§ ACTIVITY:
Please retype the data below in full.

**********

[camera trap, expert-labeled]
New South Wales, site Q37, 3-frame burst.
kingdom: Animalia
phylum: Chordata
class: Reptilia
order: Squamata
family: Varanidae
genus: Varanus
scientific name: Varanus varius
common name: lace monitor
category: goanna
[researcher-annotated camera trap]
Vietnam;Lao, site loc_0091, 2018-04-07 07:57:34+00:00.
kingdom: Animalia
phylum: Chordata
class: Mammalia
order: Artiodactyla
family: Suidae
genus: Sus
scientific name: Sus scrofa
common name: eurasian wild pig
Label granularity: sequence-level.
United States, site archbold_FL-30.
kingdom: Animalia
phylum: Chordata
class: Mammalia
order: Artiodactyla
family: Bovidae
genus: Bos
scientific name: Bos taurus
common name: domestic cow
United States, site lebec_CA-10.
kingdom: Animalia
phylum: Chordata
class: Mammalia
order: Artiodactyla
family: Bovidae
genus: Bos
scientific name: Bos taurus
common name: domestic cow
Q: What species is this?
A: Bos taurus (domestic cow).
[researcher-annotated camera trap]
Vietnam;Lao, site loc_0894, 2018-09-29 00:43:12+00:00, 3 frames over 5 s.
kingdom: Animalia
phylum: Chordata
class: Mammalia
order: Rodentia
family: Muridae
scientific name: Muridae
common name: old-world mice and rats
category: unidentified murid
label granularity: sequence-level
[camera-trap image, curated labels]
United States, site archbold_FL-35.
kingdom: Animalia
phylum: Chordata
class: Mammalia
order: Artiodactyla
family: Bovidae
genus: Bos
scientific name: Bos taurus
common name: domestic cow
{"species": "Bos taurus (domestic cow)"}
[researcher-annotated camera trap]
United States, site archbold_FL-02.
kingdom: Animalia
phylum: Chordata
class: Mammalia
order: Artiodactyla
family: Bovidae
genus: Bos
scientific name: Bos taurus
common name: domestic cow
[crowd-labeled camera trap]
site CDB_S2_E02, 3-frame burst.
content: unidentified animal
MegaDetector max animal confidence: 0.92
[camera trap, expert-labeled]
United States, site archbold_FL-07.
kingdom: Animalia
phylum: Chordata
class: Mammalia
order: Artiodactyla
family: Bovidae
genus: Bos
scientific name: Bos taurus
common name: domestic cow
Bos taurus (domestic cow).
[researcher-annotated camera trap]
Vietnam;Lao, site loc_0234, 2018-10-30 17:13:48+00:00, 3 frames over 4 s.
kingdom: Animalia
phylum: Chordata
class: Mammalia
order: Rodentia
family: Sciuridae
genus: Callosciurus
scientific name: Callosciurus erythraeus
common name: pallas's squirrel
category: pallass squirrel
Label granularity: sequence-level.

**********

§ RESULT OF THIS TASK:
[camera trap, expert-labeled]
New South Wales, site Q37, 3-frame burst.
kingdom: Animalia
phylum: Chordata
class: Reptilia
order: Squamata
family: Varanidae
genus: Varanus
scientific name: Varanus varius
common name: lace monitor
category: goanna
[researcher-annotated camera trap]
Vietnam;Lao, site loc_0091, 2018-04-07 07:57:34+00:00.
kingdom: Animalia
phylum: Chordata
class: Mammalia
order: Artiodactyla
family: Suidae
genus: Sus
scientific name: Sus scrofa
common name: eurasian wild pig
Label granularity: sequence-level.
United States, site archbold_FL-30.
kingdom: Animalia
phylum: Chordata
class: Mammalia
order: Artiodactyla
family: Bovidae
genus: Bos
scientific name: Bos taurus
common name: domestic cow
United States, site lebec_CA-10.
kingdom: Animalia
phylum: Chordata
class: Mammalia
order: Artiodactyla
family: Bovidae
genus: Bos
scientific name: Bos taurus
common name: domestic cow
Q: What species is this?
A: Bos taurus (domestic cow).
[researcher-annotated camera trap]
Vietnam;Lao, site loc_0894, 2018-09-29 00:43:12+00:00, 3 frames over 5 s.
kingdom: Animalia
phylum: Chordata
class: Mammalia
order: Rodentia
family: Muridae
scientific name: Muridae
common name: old-world mice and rats
category: unidentified murid
label granularity: sequence-level
[camera-trap image, curated labels]
United States, site archbold_FL-35.
kingdom: Animalia
phylum: Chordata
class: Mammalia
order: Artiodactyla
family: Bovidae
genus: Bos
scientific name: Bos taurus
common name: domestic cow
{"species": "Bos taurus (domestic cow)"}
[researcher-annotated camera trap]
United States, site archbold_FL-02.
kingdom: Animalia
phylum: Chordata
class: Mammalia
order: Artiodactyla
family: Bovidae
genus: Bos
scientific name: Bos taurus
common name: domestic cow
[crowd-labeled camera trap]
site CDB_S2_E02, 3-frame burst.
content: unidentified animal
MegaDetector max animal confidence: 0.92
[camera trap, expert-labeled]
United States, site archbold_FL-07.
kingdom: Animalia
phylum: Chordata
class: Mammalia
order: Artiodactyla
family: Bovidae
genus: Bos
scientific name: Bos taurus
common name: domestic cow
Bos taurus (domestic cow).
[researcher-annotated camera trap]
Vietnam;Lao, site loc_0234, 2018-10-30 17:13:48+00:00, 3 frames over 4 s.
kingdom: Animalia
phylum: Chordata
class: Mammalia
order: Rodentia
family: Sciuridae
genus: Callosciurus
scientific name: Callosciurus erythraeus
common name: pallas's squirrel
category: pallass squirrel
Label granularity: sequence-level.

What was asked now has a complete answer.